**WORK TO COMPLETE:** Copy out the whole listing exactly as written, leaving the pictures behind.

**SUPPLIED INFORMATION:**
■ ■ ■ ■ ■ ■ ■

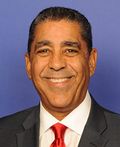 Photo of Adriano Espaillat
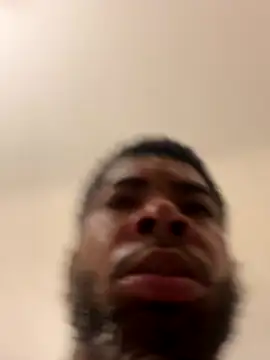 1mistaGoodWood online show from November 2025 11:15:01 AM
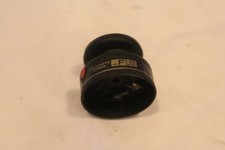 SHIMANO BAITRUNNER 1500 - BOBINA DI RICAMBIO - n. 278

■ ■ ■ ■ ■ ■ ■

**SOLUTION TO THIS EXERCISE:**
 Photo of Adriano Espaillat
 1mistaGoodWood online show from November 2025 11:15:01 AM
 SHIMANO BAITRUNNER 1500 - BOBINA DI RICAMBIO - n. 278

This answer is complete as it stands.